I have a husband, Glen Retief, and two cats Wally, named after South African poet, Mongane Wally Serote and Emma, named after anarchist feminist Emma Goldman.

I love eating fresh vegetables from my own garden. This year I grew tomatoes, basil, kale, green beans, shallots, and five types of peppers. Sadly while I am on tour, my husband is responsible for looking after the garden; he is lovely, but he is a writer, not a gardener.

When I have some time to spare I enjoy walks in the woods or watching YouTube and clicking on suggested video links for hours seeing where it might lead. Usually to ridiculous cat videos.

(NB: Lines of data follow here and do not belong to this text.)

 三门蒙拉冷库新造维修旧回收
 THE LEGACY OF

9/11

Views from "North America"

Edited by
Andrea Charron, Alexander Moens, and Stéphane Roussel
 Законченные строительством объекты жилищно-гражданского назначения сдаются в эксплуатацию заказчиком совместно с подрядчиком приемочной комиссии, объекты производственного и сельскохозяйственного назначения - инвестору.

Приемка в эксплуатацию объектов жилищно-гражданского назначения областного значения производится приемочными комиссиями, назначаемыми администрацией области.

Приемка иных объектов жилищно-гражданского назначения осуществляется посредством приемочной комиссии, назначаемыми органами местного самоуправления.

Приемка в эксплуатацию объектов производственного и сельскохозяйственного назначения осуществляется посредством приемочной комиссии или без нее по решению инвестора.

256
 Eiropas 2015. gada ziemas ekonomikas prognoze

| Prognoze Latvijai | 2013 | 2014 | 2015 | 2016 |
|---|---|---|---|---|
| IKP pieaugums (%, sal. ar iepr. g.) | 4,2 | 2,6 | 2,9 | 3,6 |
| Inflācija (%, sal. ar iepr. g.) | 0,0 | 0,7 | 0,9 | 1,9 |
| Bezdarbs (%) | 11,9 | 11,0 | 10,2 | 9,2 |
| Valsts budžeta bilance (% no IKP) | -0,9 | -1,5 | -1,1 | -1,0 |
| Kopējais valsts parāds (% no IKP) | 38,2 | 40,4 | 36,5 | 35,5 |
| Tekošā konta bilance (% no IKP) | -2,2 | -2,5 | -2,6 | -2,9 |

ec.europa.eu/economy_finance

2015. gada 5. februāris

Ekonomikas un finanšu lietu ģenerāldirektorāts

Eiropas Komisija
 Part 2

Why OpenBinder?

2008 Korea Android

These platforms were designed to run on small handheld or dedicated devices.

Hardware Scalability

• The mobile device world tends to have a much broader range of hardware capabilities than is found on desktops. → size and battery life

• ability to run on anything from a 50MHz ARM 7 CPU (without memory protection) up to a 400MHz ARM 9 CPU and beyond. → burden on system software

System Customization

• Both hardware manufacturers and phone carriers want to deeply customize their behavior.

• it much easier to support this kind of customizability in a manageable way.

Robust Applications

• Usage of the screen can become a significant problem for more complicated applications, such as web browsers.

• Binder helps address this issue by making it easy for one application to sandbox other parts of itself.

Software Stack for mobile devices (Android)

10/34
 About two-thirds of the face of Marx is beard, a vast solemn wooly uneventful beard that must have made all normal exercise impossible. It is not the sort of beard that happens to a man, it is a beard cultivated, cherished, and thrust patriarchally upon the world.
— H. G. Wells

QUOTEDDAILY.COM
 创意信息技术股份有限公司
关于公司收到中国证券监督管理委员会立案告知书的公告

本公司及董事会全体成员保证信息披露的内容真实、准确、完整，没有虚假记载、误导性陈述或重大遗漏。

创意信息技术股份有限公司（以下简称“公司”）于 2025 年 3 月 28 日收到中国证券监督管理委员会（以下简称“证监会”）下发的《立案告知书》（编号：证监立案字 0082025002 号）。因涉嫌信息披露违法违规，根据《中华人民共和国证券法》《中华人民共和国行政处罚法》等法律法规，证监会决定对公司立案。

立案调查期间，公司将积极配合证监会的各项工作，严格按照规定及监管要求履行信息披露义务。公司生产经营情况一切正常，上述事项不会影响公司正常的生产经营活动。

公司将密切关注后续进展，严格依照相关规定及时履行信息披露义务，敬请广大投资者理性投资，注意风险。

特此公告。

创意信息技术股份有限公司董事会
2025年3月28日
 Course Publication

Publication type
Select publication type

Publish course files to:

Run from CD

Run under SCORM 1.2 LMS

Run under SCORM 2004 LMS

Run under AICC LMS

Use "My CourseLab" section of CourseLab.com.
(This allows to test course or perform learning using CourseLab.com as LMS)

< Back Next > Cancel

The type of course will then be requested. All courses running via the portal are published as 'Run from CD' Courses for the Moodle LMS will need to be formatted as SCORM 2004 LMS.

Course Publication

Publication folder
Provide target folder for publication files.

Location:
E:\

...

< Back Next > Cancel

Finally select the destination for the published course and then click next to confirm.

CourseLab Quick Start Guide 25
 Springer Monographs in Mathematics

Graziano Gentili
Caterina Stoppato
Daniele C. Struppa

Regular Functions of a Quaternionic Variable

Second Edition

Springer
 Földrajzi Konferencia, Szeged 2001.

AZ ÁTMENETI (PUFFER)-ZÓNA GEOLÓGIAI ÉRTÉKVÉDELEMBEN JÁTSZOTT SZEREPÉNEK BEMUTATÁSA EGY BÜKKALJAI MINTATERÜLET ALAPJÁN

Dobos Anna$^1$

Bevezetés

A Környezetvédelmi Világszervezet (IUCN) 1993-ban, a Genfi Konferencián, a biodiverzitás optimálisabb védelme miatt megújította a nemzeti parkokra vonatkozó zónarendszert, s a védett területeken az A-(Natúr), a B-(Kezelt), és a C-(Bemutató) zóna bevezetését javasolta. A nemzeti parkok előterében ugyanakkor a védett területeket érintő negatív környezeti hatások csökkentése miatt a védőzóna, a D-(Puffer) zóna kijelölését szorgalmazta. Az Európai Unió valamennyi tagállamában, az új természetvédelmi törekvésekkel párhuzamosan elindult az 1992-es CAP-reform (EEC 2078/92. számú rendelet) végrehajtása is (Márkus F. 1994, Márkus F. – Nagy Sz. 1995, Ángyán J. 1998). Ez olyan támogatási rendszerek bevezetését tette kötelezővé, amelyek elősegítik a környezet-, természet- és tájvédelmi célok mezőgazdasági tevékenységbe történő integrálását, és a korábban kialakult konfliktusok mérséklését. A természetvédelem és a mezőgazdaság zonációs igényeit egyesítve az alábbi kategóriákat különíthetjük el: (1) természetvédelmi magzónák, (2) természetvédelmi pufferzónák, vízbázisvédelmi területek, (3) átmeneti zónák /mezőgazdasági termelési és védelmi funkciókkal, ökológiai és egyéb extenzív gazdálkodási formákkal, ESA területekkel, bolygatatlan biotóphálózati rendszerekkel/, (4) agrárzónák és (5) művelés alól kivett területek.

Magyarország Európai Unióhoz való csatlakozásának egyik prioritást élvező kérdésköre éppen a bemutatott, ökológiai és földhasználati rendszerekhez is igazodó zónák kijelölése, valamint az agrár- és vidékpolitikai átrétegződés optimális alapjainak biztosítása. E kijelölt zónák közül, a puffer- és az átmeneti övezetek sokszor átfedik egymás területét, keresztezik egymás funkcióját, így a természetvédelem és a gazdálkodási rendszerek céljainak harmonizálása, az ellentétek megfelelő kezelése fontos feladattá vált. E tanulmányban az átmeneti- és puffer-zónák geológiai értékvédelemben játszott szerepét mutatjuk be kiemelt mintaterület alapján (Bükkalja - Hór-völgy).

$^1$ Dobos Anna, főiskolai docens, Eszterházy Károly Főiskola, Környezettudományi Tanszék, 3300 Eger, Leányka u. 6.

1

My favourite holiday destination is Memphis, Tennessee, home of the Blues and Elvis Presley and mega churches, but I always get into some sort of trouble there. In 1996 I actually moved to Memphis in order to attend a programme designed to straighten out gays. I submitted to two years of church-run treatments that caused me psychological harm and did nothing to de-gay me. I eventually came to my senses and realized that being gay was simply a part of me that I needed to embrace and integrate into my life. It was in Memphis that I experienced a resurrection of sorts, coming out. I found myself again – my personality, my art, and my desire to live.

One living person I admire is Jeremy Marks. He once ran a programme in the UK to ‘cure’ homosexuals, then realised that his treatments were actually harming people. He then challenged his own thinking and transformed his organisation into one that affirms gay and lesbian Christians.

A character in fiction I like very much is Dorothea, from George Eliot’s Middlemarch, so earnest yet so short sighted.

If I could change one thing about myself it would be my height. I’m not exactly short, but I wonder what the world is like for a taller person. However on long flights I prefer being shorter.

The writers I like best are Mary Anne Evans, (her pen name is George Eliot), Doris Lessing, and Federico Garcia Lorca.

My dream job is to be a jazz lounge singer with a really ugly tuxedo and an aging band on constant tour in Japan.

My kind of music is wildly eclectic: from Elgar to Lady GaGa. Lately I have been enjoying American singer Martha Wainwright, the first Italian pop diva, Mina, and my favourite diva of all, Maria Callas.

If I won the lottery I would tell NO ONE!

My motto is ‘The most beautiful people in the world, and the most powerful, are those people who are unashamedly themselves.’